X_train, y_train = X[train_data + unsup_data], y[train_data + unsup_data]
X_test, y_test = X[test_data], y[test_data]

print(X_train.shape, y_train.shape)

(313325, 176) (313325,)


In [109]:

# train_ds = HSI_Dataset(X_train, y_train, transform=in_transform)
# test_ds = HSI_Dataset(X_test, y_test, transform=in_transform)

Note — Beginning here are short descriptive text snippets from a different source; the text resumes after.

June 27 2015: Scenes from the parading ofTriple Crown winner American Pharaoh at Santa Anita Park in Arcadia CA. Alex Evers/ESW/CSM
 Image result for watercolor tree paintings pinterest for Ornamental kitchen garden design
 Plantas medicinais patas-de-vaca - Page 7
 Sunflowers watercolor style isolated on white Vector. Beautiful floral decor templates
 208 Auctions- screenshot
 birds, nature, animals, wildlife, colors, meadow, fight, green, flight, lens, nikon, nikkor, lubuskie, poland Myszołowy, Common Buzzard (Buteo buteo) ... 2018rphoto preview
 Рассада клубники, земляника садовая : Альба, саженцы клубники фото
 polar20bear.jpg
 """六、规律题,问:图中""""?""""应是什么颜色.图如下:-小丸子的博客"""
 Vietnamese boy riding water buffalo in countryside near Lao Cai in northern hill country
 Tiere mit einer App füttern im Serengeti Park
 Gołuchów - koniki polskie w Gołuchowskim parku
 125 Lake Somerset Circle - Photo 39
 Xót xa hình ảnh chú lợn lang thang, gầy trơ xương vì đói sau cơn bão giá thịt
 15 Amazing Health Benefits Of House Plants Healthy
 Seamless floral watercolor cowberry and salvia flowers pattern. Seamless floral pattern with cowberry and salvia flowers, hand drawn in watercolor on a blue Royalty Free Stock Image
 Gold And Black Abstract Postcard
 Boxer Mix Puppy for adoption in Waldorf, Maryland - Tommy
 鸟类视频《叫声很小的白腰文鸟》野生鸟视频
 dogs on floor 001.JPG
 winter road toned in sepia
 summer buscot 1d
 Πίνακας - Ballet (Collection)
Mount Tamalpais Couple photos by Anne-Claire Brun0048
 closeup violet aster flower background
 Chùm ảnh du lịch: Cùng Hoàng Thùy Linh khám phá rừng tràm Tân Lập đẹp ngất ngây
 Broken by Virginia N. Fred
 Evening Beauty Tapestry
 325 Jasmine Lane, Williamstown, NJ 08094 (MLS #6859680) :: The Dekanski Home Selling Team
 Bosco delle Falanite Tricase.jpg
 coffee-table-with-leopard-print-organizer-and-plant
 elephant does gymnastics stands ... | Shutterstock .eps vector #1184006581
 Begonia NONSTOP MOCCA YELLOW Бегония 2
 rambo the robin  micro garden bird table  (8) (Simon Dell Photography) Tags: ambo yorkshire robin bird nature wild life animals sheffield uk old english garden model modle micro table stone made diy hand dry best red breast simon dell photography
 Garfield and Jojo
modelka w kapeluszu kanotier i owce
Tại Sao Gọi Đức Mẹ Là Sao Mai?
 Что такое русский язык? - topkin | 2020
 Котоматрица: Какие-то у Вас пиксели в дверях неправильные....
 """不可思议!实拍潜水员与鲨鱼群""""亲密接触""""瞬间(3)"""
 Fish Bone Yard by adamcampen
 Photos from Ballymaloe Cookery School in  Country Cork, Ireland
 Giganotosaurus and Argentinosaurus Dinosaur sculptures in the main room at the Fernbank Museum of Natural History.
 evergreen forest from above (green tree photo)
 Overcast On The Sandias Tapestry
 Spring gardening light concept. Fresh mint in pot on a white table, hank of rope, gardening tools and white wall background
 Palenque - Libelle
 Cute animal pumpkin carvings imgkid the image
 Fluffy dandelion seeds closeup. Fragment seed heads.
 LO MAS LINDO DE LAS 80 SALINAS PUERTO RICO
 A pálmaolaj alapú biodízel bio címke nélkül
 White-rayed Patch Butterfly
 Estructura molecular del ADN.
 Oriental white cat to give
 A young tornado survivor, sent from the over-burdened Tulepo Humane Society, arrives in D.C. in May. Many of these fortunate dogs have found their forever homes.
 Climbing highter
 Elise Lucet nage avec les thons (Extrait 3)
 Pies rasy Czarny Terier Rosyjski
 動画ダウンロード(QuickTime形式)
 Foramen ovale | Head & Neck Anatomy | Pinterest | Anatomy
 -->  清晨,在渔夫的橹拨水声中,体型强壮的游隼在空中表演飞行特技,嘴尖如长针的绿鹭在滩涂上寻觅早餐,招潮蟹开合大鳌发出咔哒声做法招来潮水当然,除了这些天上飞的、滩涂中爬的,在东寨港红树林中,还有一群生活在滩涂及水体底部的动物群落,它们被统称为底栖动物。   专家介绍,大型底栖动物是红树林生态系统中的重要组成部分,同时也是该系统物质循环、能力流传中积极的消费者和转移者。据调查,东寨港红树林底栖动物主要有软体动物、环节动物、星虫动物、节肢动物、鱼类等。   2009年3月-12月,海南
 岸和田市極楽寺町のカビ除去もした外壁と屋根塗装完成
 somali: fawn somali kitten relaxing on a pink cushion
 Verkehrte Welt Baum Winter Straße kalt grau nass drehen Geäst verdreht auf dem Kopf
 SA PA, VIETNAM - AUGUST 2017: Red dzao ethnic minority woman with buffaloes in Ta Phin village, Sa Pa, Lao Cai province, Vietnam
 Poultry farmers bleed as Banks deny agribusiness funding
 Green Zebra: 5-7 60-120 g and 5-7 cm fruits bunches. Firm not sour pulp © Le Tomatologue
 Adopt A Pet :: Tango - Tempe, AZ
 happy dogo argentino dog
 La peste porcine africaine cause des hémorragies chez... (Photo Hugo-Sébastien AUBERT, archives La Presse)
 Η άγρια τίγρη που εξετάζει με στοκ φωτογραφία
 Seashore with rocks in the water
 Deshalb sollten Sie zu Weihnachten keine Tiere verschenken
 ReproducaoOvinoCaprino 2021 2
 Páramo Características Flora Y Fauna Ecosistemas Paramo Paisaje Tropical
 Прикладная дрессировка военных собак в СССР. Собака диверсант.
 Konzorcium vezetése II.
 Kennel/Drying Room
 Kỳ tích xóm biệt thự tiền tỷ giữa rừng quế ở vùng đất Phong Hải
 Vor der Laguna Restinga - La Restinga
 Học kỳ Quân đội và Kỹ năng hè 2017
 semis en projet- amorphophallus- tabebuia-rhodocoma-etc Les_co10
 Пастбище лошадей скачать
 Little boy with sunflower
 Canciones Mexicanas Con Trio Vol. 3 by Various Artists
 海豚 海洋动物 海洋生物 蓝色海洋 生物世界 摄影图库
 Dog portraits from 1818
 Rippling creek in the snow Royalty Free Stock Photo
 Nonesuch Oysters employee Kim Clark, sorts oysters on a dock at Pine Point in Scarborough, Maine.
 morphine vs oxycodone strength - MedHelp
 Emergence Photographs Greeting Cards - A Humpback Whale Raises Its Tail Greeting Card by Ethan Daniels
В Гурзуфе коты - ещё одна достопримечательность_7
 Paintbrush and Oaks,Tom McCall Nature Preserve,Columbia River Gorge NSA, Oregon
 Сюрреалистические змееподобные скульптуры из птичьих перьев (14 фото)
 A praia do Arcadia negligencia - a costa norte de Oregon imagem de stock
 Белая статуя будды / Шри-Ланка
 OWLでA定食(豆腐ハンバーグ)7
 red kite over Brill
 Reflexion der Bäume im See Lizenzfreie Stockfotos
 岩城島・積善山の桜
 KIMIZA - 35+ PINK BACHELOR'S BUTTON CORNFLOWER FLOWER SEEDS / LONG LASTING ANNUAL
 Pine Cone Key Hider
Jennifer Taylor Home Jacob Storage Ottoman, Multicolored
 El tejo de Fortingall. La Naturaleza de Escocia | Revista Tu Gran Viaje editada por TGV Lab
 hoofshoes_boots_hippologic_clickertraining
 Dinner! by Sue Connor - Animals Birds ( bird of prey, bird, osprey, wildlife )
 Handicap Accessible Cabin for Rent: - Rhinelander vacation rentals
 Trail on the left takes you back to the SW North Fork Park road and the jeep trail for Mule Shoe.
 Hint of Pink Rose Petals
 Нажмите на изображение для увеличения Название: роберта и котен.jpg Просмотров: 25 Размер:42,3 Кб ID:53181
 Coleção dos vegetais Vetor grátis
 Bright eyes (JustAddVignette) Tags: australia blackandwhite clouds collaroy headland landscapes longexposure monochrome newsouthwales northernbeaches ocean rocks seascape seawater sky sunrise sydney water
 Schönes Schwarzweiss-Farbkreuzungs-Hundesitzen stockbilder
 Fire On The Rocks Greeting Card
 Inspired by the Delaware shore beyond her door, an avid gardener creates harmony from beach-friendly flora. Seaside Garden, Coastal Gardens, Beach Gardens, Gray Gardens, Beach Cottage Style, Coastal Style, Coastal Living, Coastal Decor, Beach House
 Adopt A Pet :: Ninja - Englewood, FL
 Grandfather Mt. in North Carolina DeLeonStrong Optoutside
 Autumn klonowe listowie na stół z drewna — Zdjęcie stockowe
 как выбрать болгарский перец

train_ds = HSI_Dataset(X_train, y_train)
test_ds = HSI_Dataset(X_test, y_test)


train_dl = DataLoader(train_ds, batch_size=1000, shuffle=True)
test_dl = DataLoader(test_ds, batch_size=1000, shuffle=False)

# Auto encoder based

In [110]:

# Auto-encoders
# https://www.jeremyjordan.me/autoencoders/


class Encoder(nn.Module):
    def __init__(self,n_in: int,
                  n_out: int,
                  n_hidden: List[int] ):
        
        super().__init__()
        self.n_in = n_in
        self.n_out = n_out
        self.n_hidden= n_hidden

        in_list= [n_in] + n_hidden
        out_list= n_hidden + [n_out]

        self.encoder= nn.Sequential(
            *[nn.Sequential(nn.Linear(x, y), nn.ReLU()) for x,y in zip(in_list, out_list)]
        )

    def forward(self, x: torch.Tensor):
        return self.encoder(x)
    
class Decoder(nn.Module):
    def __init__(self,n_in: int,
                  n_out: int,
                  n_hidden: List[int]):
        super().__init__()
        self.n_in = n_in
        self.n_out = n_out
        self.n_hidden= n_hidden

        in_list= [n_in] + n_hidden
        out_list= n_hidden + [n_out]

        self.decoder= nn.Sequential(
            *[nn.Sequential(nn.ReLU(), nn.Linear(x, y)) for x,y in zip(in_list, out_list)]
        )

    def forward(self, x: torch.Tensor):
        return self.decoder(x)
    
class AE(nn.Module):
    def __init__(self, n_in: int, 
                 bottleneck: int, 
                 n_hidden_encoder: List[int], 
                 n_hidden_decoder: List[int] = None):
        super().__init__()
        self.n_in = n_in
        self.bottleneck = bottleneck
        self.n_hidden_encoder=n_hidden_encoder
        if n_hidden_decoder is None:
            # basecase : symetrical
            self.n_hidden_decoder= n_hidden_encoder[::-1]
        else:
            self.n_hidden_decoder= n_hidden_decoder

        self.encoder = Encoder(n_in, bottleneck, n_hidden_encoder)
        self.decoder = Decoder(bottleneck, n_in, self.n_hidden_decoder)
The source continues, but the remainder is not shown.